#### PASSAGE TO READ:
The Asturian derby (,  or Derbi astur), is the name given to any association football match contested between Sporting de Gijón and Real Oviedo, the two biggest clubs in Asturias. The rivalry is well-known as one of the strongest, most heated in Spanish football.

History
The first competitive match between the two teams was played on 5 December 1926, after the two main teams in Oviedo (Stadium Ovetense and Deportivo Oviedo) merged to create Real Oviedo. The match, in the Regional Championship of Asturias, was played in El Molinón and Sporting Gijón won by 2–1.

The first official match in the Spanish league was played in February 1929, during the 1929 Segunda División, and Oviedo swept Sporting by 6–2 thanks to four goals from Barril in the second half. In 1944 the first derby in La Liga  was played, and the Carbayones won again 2–1.

On 27 February 1966, just after the kick off of the derby at El Molinón, several people became injured after an avalanche happened in one of the stands of the stadium.

#### DATASET CONTENT:
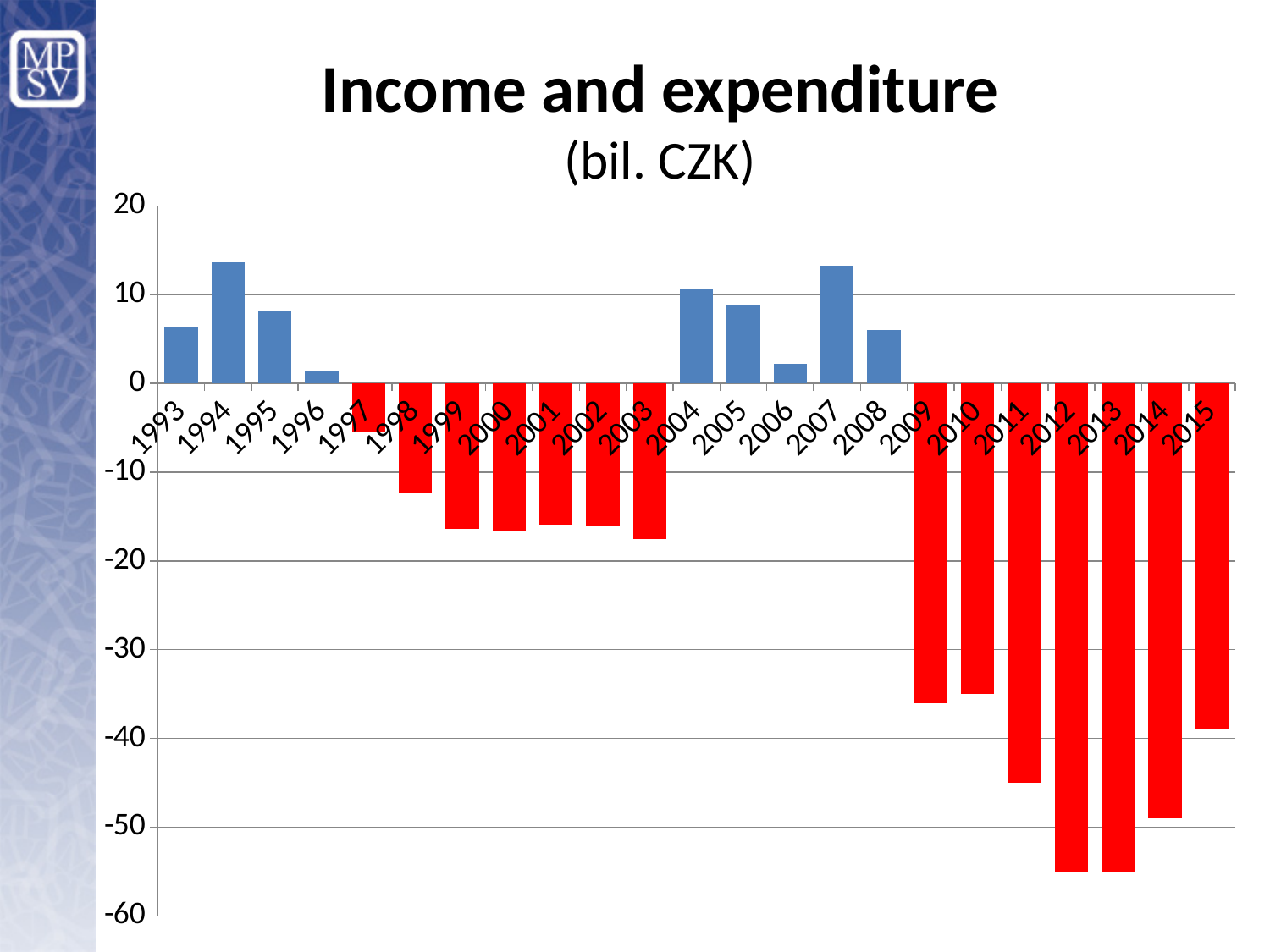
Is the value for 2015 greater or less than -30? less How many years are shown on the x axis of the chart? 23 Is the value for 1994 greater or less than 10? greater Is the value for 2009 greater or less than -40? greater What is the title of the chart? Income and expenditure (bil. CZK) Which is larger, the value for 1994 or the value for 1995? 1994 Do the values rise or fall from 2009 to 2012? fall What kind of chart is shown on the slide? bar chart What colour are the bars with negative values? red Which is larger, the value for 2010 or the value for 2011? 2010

---

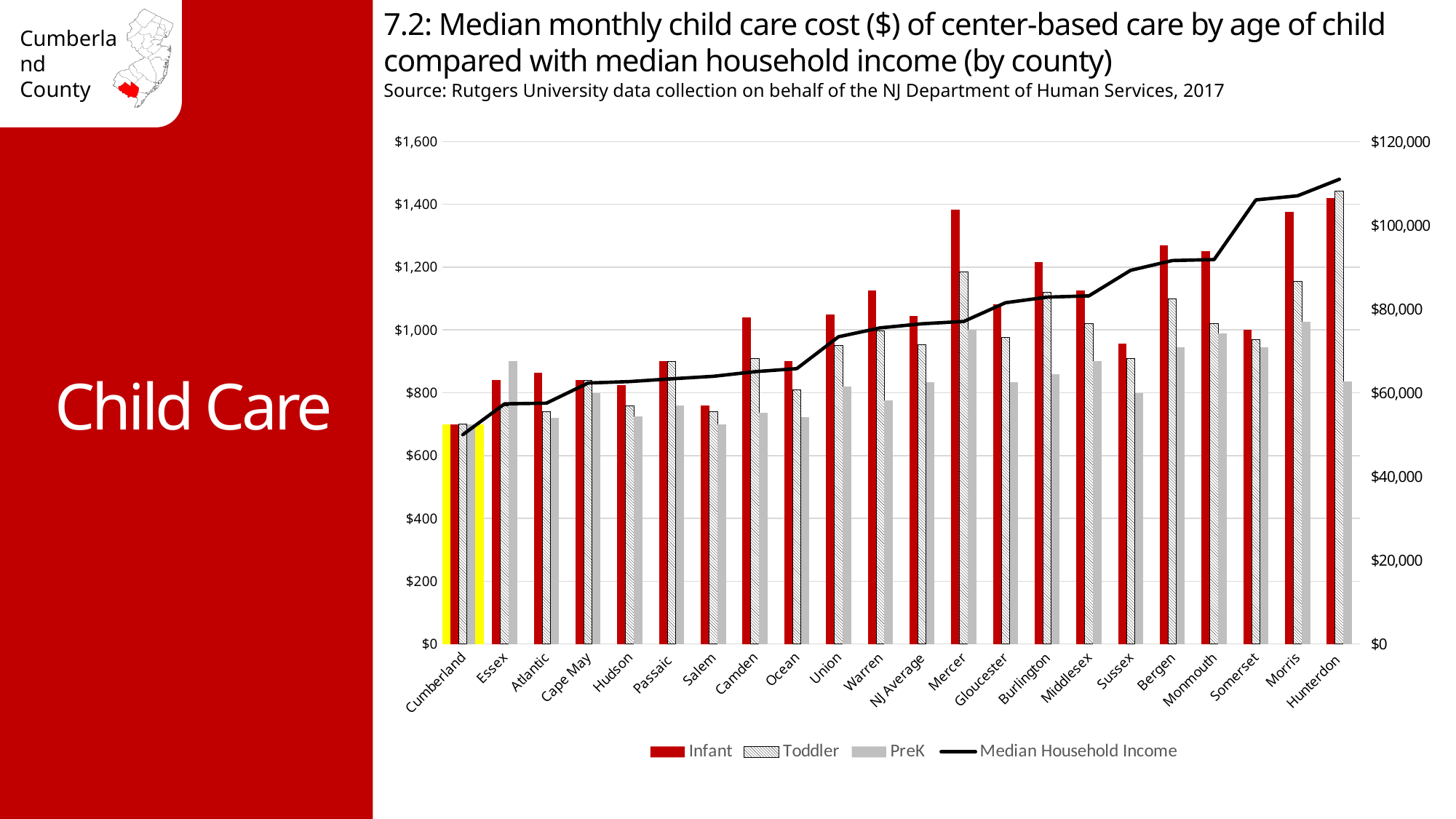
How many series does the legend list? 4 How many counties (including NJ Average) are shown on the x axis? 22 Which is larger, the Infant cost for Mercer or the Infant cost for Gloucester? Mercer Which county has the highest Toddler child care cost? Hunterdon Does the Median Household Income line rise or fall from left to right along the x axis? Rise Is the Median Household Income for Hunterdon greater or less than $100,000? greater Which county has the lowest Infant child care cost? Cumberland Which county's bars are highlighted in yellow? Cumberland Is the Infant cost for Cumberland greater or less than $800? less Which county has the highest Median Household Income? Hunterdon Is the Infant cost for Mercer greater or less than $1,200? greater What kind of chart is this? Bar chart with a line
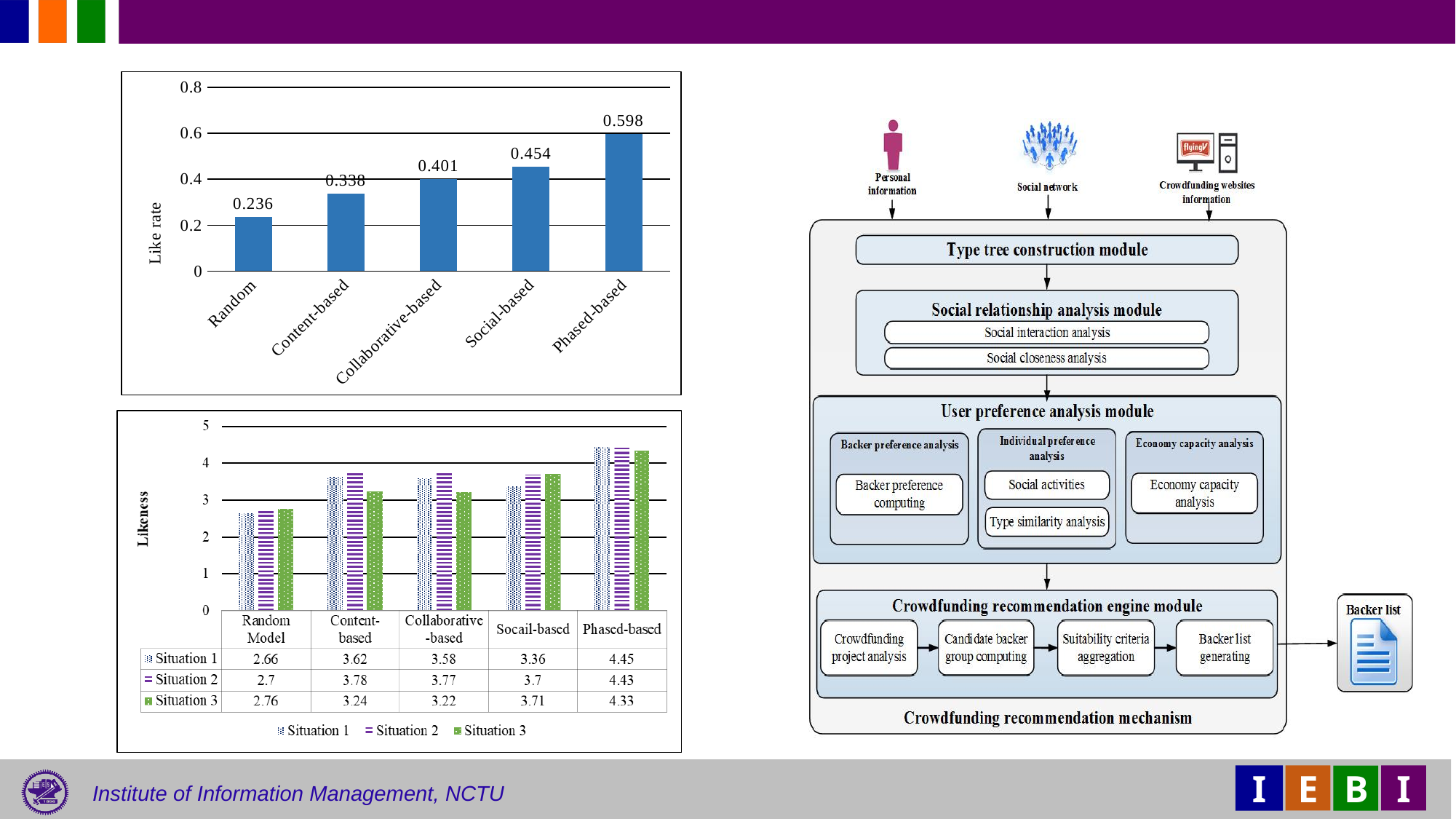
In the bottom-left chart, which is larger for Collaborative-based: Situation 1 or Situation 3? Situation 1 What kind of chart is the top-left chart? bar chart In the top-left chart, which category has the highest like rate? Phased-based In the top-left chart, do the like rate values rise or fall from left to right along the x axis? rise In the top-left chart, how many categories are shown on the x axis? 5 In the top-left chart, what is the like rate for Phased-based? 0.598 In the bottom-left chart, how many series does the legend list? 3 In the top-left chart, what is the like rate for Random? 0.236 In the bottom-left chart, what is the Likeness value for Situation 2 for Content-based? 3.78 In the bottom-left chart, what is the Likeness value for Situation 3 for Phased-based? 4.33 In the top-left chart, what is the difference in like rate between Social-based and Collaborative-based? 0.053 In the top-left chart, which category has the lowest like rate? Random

#### EXERCISE REQUIREMENTS:
• 1. Copy the stretch from "The Asturian derby" through "won by 2–1." in the Asturian derby passage, word for word.
• 2. Name every football club the Asturian derby passage mentions by name.

#### TASK-BY-TASK SOLUTIONS:
• 1.
The Asturian derby (,  or Derbi astur), is the name given to any association football match contested between Sporting de Gijón and Real Oviedo, the two biggest clubs in Asturias. The rivalry is well-known as one of the strongest, most heated in Spanish football.

History
The first competitive match between the two teams was played on 5 December 1926, after the two main teams in Oviedo (Stadium Ovetense and Deportivo Oviedo) merged to create Real Oviedo. The match, in the Regional Championship of Asturias, was played in El Molinón and Sporting Gijón won by 2–1.

• 2.
Sporting de Gijón
Real Oviedo
Stadium Ovetense
Deportivo Oviedo